As we get down to 65-, 45- and 32-nanometer designs that are increasingly complex and harder to manufacture, we're assuredly going to run into design closure and manufacturability problems--to the extent that we'll effectively shut down chip design if we continue using our current design flows.
These flows came into being in the 1980s, and we've been adding analysis and verification tools to them ever since, tweaking the design flow to fix problems. The result is a 20-plus-year-old design flow methodology that's burdened like an old boat encrusted with barnacles. This ship's going to sink.
What's the fix? A fundamental remodeling of the EDA design flow. Rather than check, analyze, verify and repair ad nauseam, we need to move to a new methodology that arms chip designers with predictable, accurate information, emanating from new tools created and tuned for tighter manufacturing process tolerances.
In the traditional, corner-method design flow philosophy, the corners cover all possible process, voltage and temperature conditions, whether realistic or not. Up to 90 nm, and for slow frequency devices, the corner approach was "good enough."
At 65 nm, however, process tolerances and their margins are being reduced to a point that the corner characterization and static timing analysis flow can no longer accurately predict silicon performance. Random and systematic process variations play a much larger role in electrical performance. At 65 nm, if a designer uses corner methods, the result will be many more design spins, greater cost overruns and even longer production delays.
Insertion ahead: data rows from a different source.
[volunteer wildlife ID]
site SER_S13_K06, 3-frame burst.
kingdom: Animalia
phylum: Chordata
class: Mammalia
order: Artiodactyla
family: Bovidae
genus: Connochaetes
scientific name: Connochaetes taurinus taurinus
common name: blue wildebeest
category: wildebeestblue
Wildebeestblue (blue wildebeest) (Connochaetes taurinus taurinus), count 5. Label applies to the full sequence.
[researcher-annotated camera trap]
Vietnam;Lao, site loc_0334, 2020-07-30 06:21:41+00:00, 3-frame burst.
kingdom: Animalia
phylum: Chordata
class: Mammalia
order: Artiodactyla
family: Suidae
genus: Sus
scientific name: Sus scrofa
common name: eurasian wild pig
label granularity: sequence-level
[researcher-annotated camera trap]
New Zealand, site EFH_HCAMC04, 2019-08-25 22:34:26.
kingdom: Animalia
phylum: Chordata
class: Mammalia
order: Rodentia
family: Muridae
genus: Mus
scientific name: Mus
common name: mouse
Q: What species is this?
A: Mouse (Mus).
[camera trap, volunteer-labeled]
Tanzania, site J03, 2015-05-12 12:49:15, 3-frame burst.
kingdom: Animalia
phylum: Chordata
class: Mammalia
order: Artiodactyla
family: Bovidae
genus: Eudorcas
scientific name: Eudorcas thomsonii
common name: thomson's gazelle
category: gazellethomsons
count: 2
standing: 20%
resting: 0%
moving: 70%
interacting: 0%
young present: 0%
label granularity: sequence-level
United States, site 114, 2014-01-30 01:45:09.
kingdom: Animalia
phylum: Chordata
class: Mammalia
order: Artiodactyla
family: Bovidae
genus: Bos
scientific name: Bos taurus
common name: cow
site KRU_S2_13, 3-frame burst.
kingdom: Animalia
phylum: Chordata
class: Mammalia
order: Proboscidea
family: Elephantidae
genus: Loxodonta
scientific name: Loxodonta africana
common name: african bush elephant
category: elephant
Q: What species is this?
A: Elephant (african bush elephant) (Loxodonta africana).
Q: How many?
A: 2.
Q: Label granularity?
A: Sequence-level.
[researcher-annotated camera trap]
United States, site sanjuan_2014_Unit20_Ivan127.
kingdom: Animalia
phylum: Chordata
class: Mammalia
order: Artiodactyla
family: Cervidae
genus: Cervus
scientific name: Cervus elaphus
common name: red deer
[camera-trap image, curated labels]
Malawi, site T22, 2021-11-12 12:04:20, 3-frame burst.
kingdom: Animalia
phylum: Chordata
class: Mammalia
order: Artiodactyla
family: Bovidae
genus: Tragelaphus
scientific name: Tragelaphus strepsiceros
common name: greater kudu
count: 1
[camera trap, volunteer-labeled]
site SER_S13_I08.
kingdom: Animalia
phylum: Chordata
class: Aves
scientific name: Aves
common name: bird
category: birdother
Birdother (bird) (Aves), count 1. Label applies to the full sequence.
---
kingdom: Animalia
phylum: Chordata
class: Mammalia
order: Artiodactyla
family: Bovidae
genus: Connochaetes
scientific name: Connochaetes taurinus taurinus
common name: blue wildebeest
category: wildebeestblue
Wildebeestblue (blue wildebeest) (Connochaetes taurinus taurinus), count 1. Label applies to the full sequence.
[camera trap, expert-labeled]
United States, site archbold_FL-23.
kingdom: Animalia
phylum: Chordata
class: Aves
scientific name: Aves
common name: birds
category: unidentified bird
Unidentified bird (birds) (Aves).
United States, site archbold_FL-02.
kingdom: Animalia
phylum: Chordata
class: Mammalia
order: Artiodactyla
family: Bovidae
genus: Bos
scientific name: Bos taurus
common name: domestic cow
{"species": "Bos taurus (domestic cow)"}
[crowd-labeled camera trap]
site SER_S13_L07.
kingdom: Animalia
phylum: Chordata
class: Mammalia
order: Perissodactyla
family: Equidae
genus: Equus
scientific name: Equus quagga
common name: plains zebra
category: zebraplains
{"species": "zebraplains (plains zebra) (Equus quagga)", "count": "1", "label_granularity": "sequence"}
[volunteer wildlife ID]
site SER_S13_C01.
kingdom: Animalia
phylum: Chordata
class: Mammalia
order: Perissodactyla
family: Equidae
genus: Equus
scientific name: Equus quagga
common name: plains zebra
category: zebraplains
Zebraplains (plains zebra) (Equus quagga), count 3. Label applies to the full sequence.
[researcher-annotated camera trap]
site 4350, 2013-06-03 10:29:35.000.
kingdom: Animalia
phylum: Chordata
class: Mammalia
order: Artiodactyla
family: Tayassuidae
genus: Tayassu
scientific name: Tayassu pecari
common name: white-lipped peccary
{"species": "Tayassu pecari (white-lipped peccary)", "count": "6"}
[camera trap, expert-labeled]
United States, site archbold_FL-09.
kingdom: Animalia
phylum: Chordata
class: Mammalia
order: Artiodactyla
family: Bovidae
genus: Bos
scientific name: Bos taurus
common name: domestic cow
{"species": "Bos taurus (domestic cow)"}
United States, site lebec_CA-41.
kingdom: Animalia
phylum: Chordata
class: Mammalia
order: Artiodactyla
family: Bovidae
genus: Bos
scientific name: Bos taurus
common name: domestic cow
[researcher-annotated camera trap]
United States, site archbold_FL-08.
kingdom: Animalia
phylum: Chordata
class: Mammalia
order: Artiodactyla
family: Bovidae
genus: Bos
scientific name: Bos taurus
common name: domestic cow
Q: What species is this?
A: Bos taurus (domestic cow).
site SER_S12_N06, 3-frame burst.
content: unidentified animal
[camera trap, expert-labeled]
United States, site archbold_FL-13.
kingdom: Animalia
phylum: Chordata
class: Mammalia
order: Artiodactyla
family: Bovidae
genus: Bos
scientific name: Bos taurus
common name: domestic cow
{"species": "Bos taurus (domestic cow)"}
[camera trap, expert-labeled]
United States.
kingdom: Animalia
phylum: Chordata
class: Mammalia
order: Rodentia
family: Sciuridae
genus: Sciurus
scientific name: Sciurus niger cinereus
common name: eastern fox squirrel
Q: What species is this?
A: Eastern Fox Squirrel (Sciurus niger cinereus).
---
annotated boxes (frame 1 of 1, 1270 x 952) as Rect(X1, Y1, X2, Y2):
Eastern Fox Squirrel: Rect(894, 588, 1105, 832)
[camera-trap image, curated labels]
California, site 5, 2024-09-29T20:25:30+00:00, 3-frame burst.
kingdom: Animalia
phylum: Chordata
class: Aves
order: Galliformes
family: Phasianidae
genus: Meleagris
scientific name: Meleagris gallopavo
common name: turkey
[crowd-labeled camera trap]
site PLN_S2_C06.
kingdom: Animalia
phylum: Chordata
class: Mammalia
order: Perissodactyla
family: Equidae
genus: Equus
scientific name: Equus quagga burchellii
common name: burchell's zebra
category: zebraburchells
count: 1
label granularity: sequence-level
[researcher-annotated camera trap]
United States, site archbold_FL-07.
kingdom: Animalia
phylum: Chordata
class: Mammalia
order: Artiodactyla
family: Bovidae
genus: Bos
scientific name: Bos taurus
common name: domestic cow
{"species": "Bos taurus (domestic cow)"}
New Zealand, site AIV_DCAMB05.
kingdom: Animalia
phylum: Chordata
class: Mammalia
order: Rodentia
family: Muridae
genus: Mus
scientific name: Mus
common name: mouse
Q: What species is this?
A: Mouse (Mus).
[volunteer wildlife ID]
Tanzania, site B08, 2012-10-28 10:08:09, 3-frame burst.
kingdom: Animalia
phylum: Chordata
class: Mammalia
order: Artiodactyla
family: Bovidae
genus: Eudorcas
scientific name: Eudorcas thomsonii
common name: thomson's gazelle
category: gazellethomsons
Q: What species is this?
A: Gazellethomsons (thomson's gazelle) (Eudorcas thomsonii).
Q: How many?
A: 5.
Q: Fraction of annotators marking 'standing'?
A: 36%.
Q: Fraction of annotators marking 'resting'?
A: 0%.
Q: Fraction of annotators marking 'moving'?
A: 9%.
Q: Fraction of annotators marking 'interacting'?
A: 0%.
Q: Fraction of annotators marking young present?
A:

The better approach to predicting the impact of random and systematic variation is to create a design flow that accounts for statistical variation. The semiconductor manufacturing process is statistically controlled, with each process step controlled by specified limits; stay between the lines, and you get consistency and high yields. For accurate and predictable timing closure, the "lines" need to be changed from corner descriptions to statistical distributions.